Let Go (Suncoast University Book 1) by Allie Winters

Let Go (Suncoast University Book 1) by Allie Winters

Author:Allie Winters [Winters, Allie]
Language: eng
Format: azw3, epub
Published: 2019-06-26T16:00:00+00:00


14

Charlotte

I spend all week with what Luke is going to do on the back of my mind. Through every class, every session at the writing center, every time I’m alone with my thoughts, I’m wondering what he could have meant by saying he has something in mind for me.

I’m not the type of person who likes surprises. I enjoy researching, finding out answers. I can always find what I’m looking for in a book. Except what’s going on in that crazy brain of his isn’t in any book. He probably loved being so cryptic, knowing it would make me squirm.

I ran the conversation by Becca and while she was happy to speculate with me, with her most outlandish guess being that he’ll kidnap me and lock me up in a sex dungeon where he could have his way with me, we still didn’t come any closer to figuring it out.

Though the chocolates were long gone by now, I kept the heart-shaped box on my desk in my room. Every time I saw it, my own heart would soften again. He had even gotten a box of all dark chocolates, my favorite. I wondered if he actually remembered me telling him that in passing on Thanksgiving as we ate pie, or if it was just a coincidence. My gut told me it was the former. He certainly had no trouble recalling the events of Halloween night.

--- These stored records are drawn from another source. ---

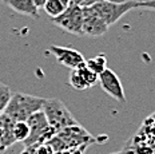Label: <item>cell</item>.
<instances>
[{
  "instance_id": "cell-7",
  "label": "cell",
  "mask_w": 155,
  "mask_h": 154,
  "mask_svg": "<svg viewBox=\"0 0 155 154\" xmlns=\"http://www.w3.org/2000/svg\"><path fill=\"white\" fill-rule=\"evenodd\" d=\"M98 83L101 85L103 91L107 92L115 101L122 102V103L126 102V94L123 86H122V82L119 79V76L115 74V71H112L111 69L107 67L102 74H99Z\"/></svg>"
},
{
  "instance_id": "cell-28",
  "label": "cell",
  "mask_w": 155,
  "mask_h": 154,
  "mask_svg": "<svg viewBox=\"0 0 155 154\" xmlns=\"http://www.w3.org/2000/svg\"><path fill=\"white\" fill-rule=\"evenodd\" d=\"M122 2H131V0H122Z\"/></svg>"
},
{
  "instance_id": "cell-15",
  "label": "cell",
  "mask_w": 155,
  "mask_h": 154,
  "mask_svg": "<svg viewBox=\"0 0 155 154\" xmlns=\"http://www.w3.org/2000/svg\"><path fill=\"white\" fill-rule=\"evenodd\" d=\"M78 72H79V75L82 76V79L86 82V85L88 86V87H92V86H95L96 83H98V76L95 72H92L91 70L88 69V67L86 66V63L83 66L78 67Z\"/></svg>"
},
{
  "instance_id": "cell-13",
  "label": "cell",
  "mask_w": 155,
  "mask_h": 154,
  "mask_svg": "<svg viewBox=\"0 0 155 154\" xmlns=\"http://www.w3.org/2000/svg\"><path fill=\"white\" fill-rule=\"evenodd\" d=\"M86 66L88 67L92 72H95L96 75H99V74H102L106 69H107V58H106V55H103V54L96 55V56L91 58V59H87Z\"/></svg>"
},
{
  "instance_id": "cell-25",
  "label": "cell",
  "mask_w": 155,
  "mask_h": 154,
  "mask_svg": "<svg viewBox=\"0 0 155 154\" xmlns=\"http://www.w3.org/2000/svg\"><path fill=\"white\" fill-rule=\"evenodd\" d=\"M135 2L138 3V7H139V4H140V3H146V2H150V0H135Z\"/></svg>"
},
{
  "instance_id": "cell-21",
  "label": "cell",
  "mask_w": 155,
  "mask_h": 154,
  "mask_svg": "<svg viewBox=\"0 0 155 154\" xmlns=\"http://www.w3.org/2000/svg\"><path fill=\"white\" fill-rule=\"evenodd\" d=\"M36 149H38V145L25 146L23 149V152H21L20 154H36Z\"/></svg>"
},
{
  "instance_id": "cell-20",
  "label": "cell",
  "mask_w": 155,
  "mask_h": 154,
  "mask_svg": "<svg viewBox=\"0 0 155 154\" xmlns=\"http://www.w3.org/2000/svg\"><path fill=\"white\" fill-rule=\"evenodd\" d=\"M138 8H146V9L155 11V0H150V2H146V3H140Z\"/></svg>"
},
{
  "instance_id": "cell-6",
  "label": "cell",
  "mask_w": 155,
  "mask_h": 154,
  "mask_svg": "<svg viewBox=\"0 0 155 154\" xmlns=\"http://www.w3.org/2000/svg\"><path fill=\"white\" fill-rule=\"evenodd\" d=\"M51 20L55 25L60 27L66 32L76 35V36H83V7L80 5H70L62 15Z\"/></svg>"
},
{
  "instance_id": "cell-9",
  "label": "cell",
  "mask_w": 155,
  "mask_h": 154,
  "mask_svg": "<svg viewBox=\"0 0 155 154\" xmlns=\"http://www.w3.org/2000/svg\"><path fill=\"white\" fill-rule=\"evenodd\" d=\"M50 52L56 58L58 63L64 67H68L71 70H75L78 67L83 66L86 63L84 56L75 49L62 46H50Z\"/></svg>"
},
{
  "instance_id": "cell-23",
  "label": "cell",
  "mask_w": 155,
  "mask_h": 154,
  "mask_svg": "<svg viewBox=\"0 0 155 154\" xmlns=\"http://www.w3.org/2000/svg\"><path fill=\"white\" fill-rule=\"evenodd\" d=\"M70 4L71 5H80V7H82L83 0H70Z\"/></svg>"
},
{
  "instance_id": "cell-5",
  "label": "cell",
  "mask_w": 155,
  "mask_h": 154,
  "mask_svg": "<svg viewBox=\"0 0 155 154\" xmlns=\"http://www.w3.org/2000/svg\"><path fill=\"white\" fill-rule=\"evenodd\" d=\"M58 136L62 138V141L66 145L67 150L74 149H86L90 143H94L98 141V138L92 137L84 127H82L79 123L68 126L62 131L58 133Z\"/></svg>"
},
{
  "instance_id": "cell-18",
  "label": "cell",
  "mask_w": 155,
  "mask_h": 154,
  "mask_svg": "<svg viewBox=\"0 0 155 154\" xmlns=\"http://www.w3.org/2000/svg\"><path fill=\"white\" fill-rule=\"evenodd\" d=\"M36 154H55V152H54L52 147L48 145V143H43V145L38 146Z\"/></svg>"
},
{
  "instance_id": "cell-14",
  "label": "cell",
  "mask_w": 155,
  "mask_h": 154,
  "mask_svg": "<svg viewBox=\"0 0 155 154\" xmlns=\"http://www.w3.org/2000/svg\"><path fill=\"white\" fill-rule=\"evenodd\" d=\"M14 136H15L16 142H21V143L30 137V127H28L27 122L25 121L15 122L14 123Z\"/></svg>"
},
{
  "instance_id": "cell-27",
  "label": "cell",
  "mask_w": 155,
  "mask_h": 154,
  "mask_svg": "<svg viewBox=\"0 0 155 154\" xmlns=\"http://www.w3.org/2000/svg\"><path fill=\"white\" fill-rule=\"evenodd\" d=\"M0 2H3V3H5V4H7V0H0Z\"/></svg>"
},
{
  "instance_id": "cell-8",
  "label": "cell",
  "mask_w": 155,
  "mask_h": 154,
  "mask_svg": "<svg viewBox=\"0 0 155 154\" xmlns=\"http://www.w3.org/2000/svg\"><path fill=\"white\" fill-rule=\"evenodd\" d=\"M82 31H83V36L87 35V36L91 38H99L103 36L104 34H107L108 25L96 15V12L91 7H83Z\"/></svg>"
},
{
  "instance_id": "cell-17",
  "label": "cell",
  "mask_w": 155,
  "mask_h": 154,
  "mask_svg": "<svg viewBox=\"0 0 155 154\" xmlns=\"http://www.w3.org/2000/svg\"><path fill=\"white\" fill-rule=\"evenodd\" d=\"M11 97H12L11 89L3 82H0V114H3V111L5 110Z\"/></svg>"
},
{
  "instance_id": "cell-26",
  "label": "cell",
  "mask_w": 155,
  "mask_h": 154,
  "mask_svg": "<svg viewBox=\"0 0 155 154\" xmlns=\"http://www.w3.org/2000/svg\"><path fill=\"white\" fill-rule=\"evenodd\" d=\"M110 154H126L124 150H120V152H114V153H110Z\"/></svg>"
},
{
  "instance_id": "cell-19",
  "label": "cell",
  "mask_w": 155,
  "mask_h": 154,
  "mask_svg": "<svg viewBox=\"0 0 155 154\" xmlns=\"http://www.w3.org/2000/svg\"><path fill=\"white\" fill-rule=\"evenodd\" d=\"M102 2H122V0H83L82 7H91L96 3H102Z\"/></svg>"
},
{
  "instance_id": "cell-3",
  "label": "cell",
  "mask_w": 155,
  "mask_h": 154,
  "mask_svg": "<svg viewBox=\"0 0 155 154\" xmlns=\"http://www.w3.org/2000/svg\"><path fill=\"white\" fill-rule=\"evenodd\" d=\"M27 125L30 127V137L23 142L25 146H32V145H43L47 143L52 137L56 136V131L48 125L47 118L43 111H38V113L32 114L27 121Z\"/></svg>"
},
{
  "instance_id": "cell-2",
  "label": "cell",
  "mask_w": 155,
  "mask_h": 154,
  "mask_svg": "<svg viewBox=\"0 0 155 154\" xmlns=\"http://www.w3.org/2000/svg\"><path fill=\"white\" fill-rule=\"evenodd\" d=\"M41 111L46 115L48 125L56 133H59V131H62L63 129H66L68 126L78 125V121L72 117L68 107L58 98L46 99Z\"/></svg>"
},
{
  "instance_id": "cell-1",
  "label": "cell",
  "mask_w": 155,
  "mask_h": 154,
  "mask_svg": "<svg viewBox=\"0 0 155 154\" xmlns=\"http://www.w3.org/2000/svg\"><path fill=\"white\" fill-rule=\"evenodd\" d=\"M44 102H46V98L35 97V95L24 94V92H12V97L3 114L12 122L27 121L32 114L43 109Z\"/></svg>"
},
{
  "instance_id": "cell-22",
  "label": "cell",
  "mask_w": 155,
  "mask_h": 154,
  "mask_svg": "<svg viewBox=\"0 0 155 154\" xmlns=\"http://www.w3.org/2000/svg\"><path fill=\"white\" fill-rule=\"evenodd\" d=\"M46 2H47V0H34V3H35V5L38 7V9L39 8H43V5L46 4Z\"/></svg>"
},
{
  "instance_id": "cell-4",
  "label": "cell",
  "mask_w": 155,
  "mask_h": 154,
  "mask_svg": "<svg viewBox=\"0 0 155 154\" xmlns=\"http://www.w3.org/2000/svg\"><path fill=\"white\" fill-rule=\"evenodd\" d=\"M91 8L110 27V25L115 24L118 20H120L131 9L138 8V3L135 0H131V2H102L91 5Z\"/></svg>"
},
{
  "instance_id": "cell-11",
  "label": "cell",
  "mask_w": 155,
  "mask_h": 154,
  "mask_svg": "<svg viewBox=\"0 0 155 154\" xmlns=\"http://www.w3.org/2000/svg\"><path fill=\"white\" fill-rule=\"evenodd\" d=\"M3 115V134L0 139V152L4 153L7 149H9L12 145L16 143L15 136H14V123L9 118H7L4 114Z\"/></svg>"
},
{
  "instance_id": "cell-10",
  "label": "cell",
  "mask_w": 155,
  "mask_h": 154,
  "mask_svg": "<svg viewBox=\"0 0 155 154\" xmlns=\"http://www.w3.org/2000/svg\"><path fill=\"white\" fill-rule=\"evenodd\" d=\"M7 4L18 14L25 15V16L34 19L39 18L38 7L35 5L34 0H7Z\"/></svg>"
},
{
  "instance_id": "cell-12",
  "label": "cell",
  "mask_w": 155,
  "mask_h": 154,
  "mask_svg": "<svg viewBox=\"0 0 155 154\" xmlns=\"http://www.w3.org/2000/svg\"><path fill=\"white\" fill-rule=\"evenodd\" d=\"M70 5V0H47L43 5V9L51 19H54L62 15Z\"/></svg>"
},
{
  "instance_id": "cell-24",
  "label": "cell",
  "mask_w": 155,
  "mask_h": 154,
  "mask_svg": "<svg viewBox=\"0 0 155 154\" xmlns=\"http://www.w3.org/2000/svg\"><path fill=\"white\" fill-rule=\"evenodd\" d=\"M2 134H3V115L0 114V139H2Z\"/></svg>"
},
{
  "instance_id": "cell-16",
  "label": "cell",
  "mask_w": 155,
  "mask_h": 154,
  "mask_svg": "<svg viewBox=\"0 0 155 154\" xmlns=\"http://www.w3.org/2000/svg\"><path fill=\"white\" fill-rule=\"evenodd\" d=\"M68 83L72 89L78 90V91H84V90L90 89L88 86L86 85V82L82 79V76L79 75V72H78V70H71L70 72V78H68Z\"/></svg>"
}]
</instances>
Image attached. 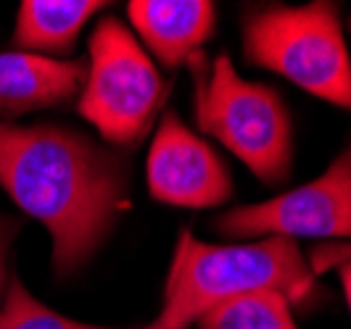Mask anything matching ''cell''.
<instances>
[{
  "instance_id": "5b68a950",
  "label": "cell",
  "mask_w": 351,
  "mask_h": 329,
  "mask_svg": "<svg viewBox=\"0 0 351 329\" xmlns=\"http://www.w3.org/2000/svg\"><path fill=\"white\" fill-rule=\"evenodd\" d=\"M80 114L111 145L141 142L167 101V82L132 29L104 18L90 35Z\"/></svg>"
},
{
  "instance_id": "7c38bea8",
  "label": "cell",
  "mask_w": 351,
  "mask_h": 329,
  "mask_svg": "<svg viewBox=\"0 0 351 329\" xmlns=\"http://www.w3.org/2000/svg\"><path fill=\"white\" fill-rule=\"evenodd\" d=\"M0 329H108L88 321H77L48 308L43 300L24 287L19 277L8 279L5 303L0 311Z\"/></svg>"
},
{
  "instance_id": "6da1fadb",
  "label": "cell",
  "mask_w": 351,
  "mask_h": 329,
  "mask_svg": "<svg viewBox=\"0 0 351 329\" xmlns=\"http://www.w3.org/2000/svg\"><path fill=\"white\" fill-rule=\"evenodd\" d=\"M0 187L51 232L53 272L66 279L101 250L130 203V166L66 127L0 122Z\"/></svg>"
},
{
  "instance_id": "3957f363",
  "label": "cell",
  "mask_w": 351,
  "mask_h": 329,
  "mask_svg": "<svg viewBox=\"0 0 351 329\" xmlns=\"http://www.w3.org/2000/svg\"><path fill=\"white\" fill-rule=\"evenodd\" d=\"M188 66L198 129L219 140L262 185H282L293 174V122L280 92L243 79L228 53L206 64L201 51Z\"/></svg>"
},
{
  "instance_id": "9a60e30c",
  "label": "cell",
  "mask_w": 351,
  "mask_h": 329,
  "mask_svg": "<svg viewBox=\"0 0 351 329\" xmlns=\"http://www.w3.org/2000/svg\"><path fill=\"white\" fill-rule=\"evenodd\" d=\"M338 274H341V287H343V295H346V303H349L351 311V261L338 266Z\"/></svg>"
},
{
  "instance_id": "8fae6325",
  "label": "cell",
  "mask_w": 351,
  "mask_h": 329,
  "mask_svg": "<svg viewBox=\"0 0 351 329\" xmlns=\"http://www.w3.org/2000/svg\"><path fill=\"white\" fill-rule=\"evenodd\" d=\"M198 329H299L293 319V303L280 290H251L235 295L228 303L217 306Z\"/></svg>"
},
{
  "instance_id": "9c48e42d",
  "label": "cell",
  "mask_w": 351,
  "mask_h": 329,
  "mask_svg": "<svg viewBox=\"0 0 351 329\" xmlns=\"http://www.w3.org/2000/svg\"><path fill=\"white\" fill-rule=\"evenodd\" d=\"M82 61H61L27 51L0 53V116L14 119L29 111L71 101L85 85Z\"/></svg>"
},
{
  "instance_id": "8992f818",
  "label": "cell",
  "mask_w": 351,
  "mask_h": 329,
  "mask_svg": "<svg viewBox=\"0 0 351 329\" xmlns=\"http://www.w3.org/2000/svg\"><path fill=\"white\" fill-rule=\"evenodd\" d=\"M211 226L241 243L262 237L351 243V142L317 179L264 203L225 211Z\"/></svg>"
},
{
  "instance_id": "7a4b0ae2",
  "label": "cell",
  "mask_w": 351,
  "mask_h": 329,
  "mask_svg": "<svg viewBox=\"0 0 351 329\" xmlns=\"http://www.w3.org/2000/svg\"><path fill=\"white\" fill-rule=\"evenodd\" d=\"M315 272L299 243L262 237L248 243H201L182 229L164 285L161 311L143 329H191L217 306L251 290H280L291 303L315 293Z\"/></svg>"
},
{
  "instance_id": "277c9868",
  "label": "cell",
  "mask_w": 351,
  "mask_h": 329,
  "mask_svg": "<svg viewBox=\"0 0 351 329\" xmlns=\"http://www.w3.org/2000/svg\"><path fill=\"white\" fill-rule=\"evenodd\" d=\"M243 55L325 103L351 114V53L341 8L330 0L262 5L243 16Z\"/></svg>"
},
{
  "instance_id": "ba28073f",
  "label": "cell",
  "mask_w": 351,
  "mask_h": 329,
  "mask_svg": "<svg viewBox=\"0 0 351 329\" xmlns=\"http://www.w3.org/2000/svg\"><path fill=\"white\" fill-rule=\"evenodd\" d=\"M127 16L145 53L151 51L164 66L177 69L214 35L217 5L209 0H132Z\"/></svg>"
},
{
  "instance_id": "30bf717a",
  "label": "cell",
  "mask_w": 351,
  "mask_h": 329,
  "mask_svg": "<svg viewBox=\"0 0 351 329\" xmlns=\"http://www.w3.org/2000/svg\"><path fill=\"white\" fill-rule=\"evenodd\" d=\"M106 3L95 0H24L16 14L19 51L58 58L69 53L80 32Z\"/></svg>"
},
{
  "instance_id": "4fadbf2b",
  "label": "cell",
  "mask_w": 351,
  "mask_h": 329,
  "mask_svg": "<svg viewBox=\"0 0 351 329\" xmlns=\"http://www.w3.org/2000/svg\"><path fill=\"white\" fill-rule=\"evenodd\" d=\"M309 266L317 274H325L328 269H338L341 263L351 261V243H319L309 253Z\"/></svg>"
},
{
  "instance_id": "52a82bcc",
  "label": "cell",
  "mask_w": 351,
  "mask_h": 329,
  "mask_svg": "<svg viewBox=\"0 0 351 329\" xmlns=\"http://www.w3.org/2000/svg\"><path fill=\"white\" fill-rule=\"evenodd\" d=\"M145 182L154 200L177 208L225 206L235 192L230 166L175 111H167L156 127Z\"/></svg>"
},
{
  "instance_id": "5bb4252c",
  "label": "cell",
  "mask_w": 351,
  "mask_h": 329,
  "mask_svg": "<svg viewBox=\"0 0 351 329\" xmlns=\"http://www.w3.org/2000/svg\"><path fill=\"white\" fill-rule=\"evenodd\" d=\"M14 237V226L0 216V293L8 287V248Z\"/></svg>"
}]
</instances>
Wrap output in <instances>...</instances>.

I had no idea what his mysterious remark about having something in mind for me meant, but now that we were talking again, I couldn’t wait to see him. Technically, I should be discouraging any kind of relationship other than a student-teacher one, but I rationalized to myself that I wasn’t doing anything in particular to encourage him. Well, except provoking him back at the gym. And then telling him I still want him in class last week. Yeah, those two things probably didn’t help. I’ll just forget about those. He said he would be the one to act, not me, (though I’m still not sure what that entailed) and that’s what I was focusing on. Not the fact that I was potentially about to jeopardize the very thing that started all of this - my job as his TA.

I could hear my mother’s voice in the back of my head warning me about risking everything for some guy, but she herself had never taken a risk after my dad left. She hadn’t remarried, brought a man around, even dated again as far as I was aware. She always said she wanted me to be happy, but she was quick to judge when it came to men. When things had ended with both of my previous boyfriends, she had been right there with a lot of “I knew he wasn’t good enough for you” comments. I know she was just looking out for me, but no wonder it was hard to trust guys.

The more time I spent with Luke, though, the safer I felt. I understood too that the closer I got, the higher the potential for heartbreak.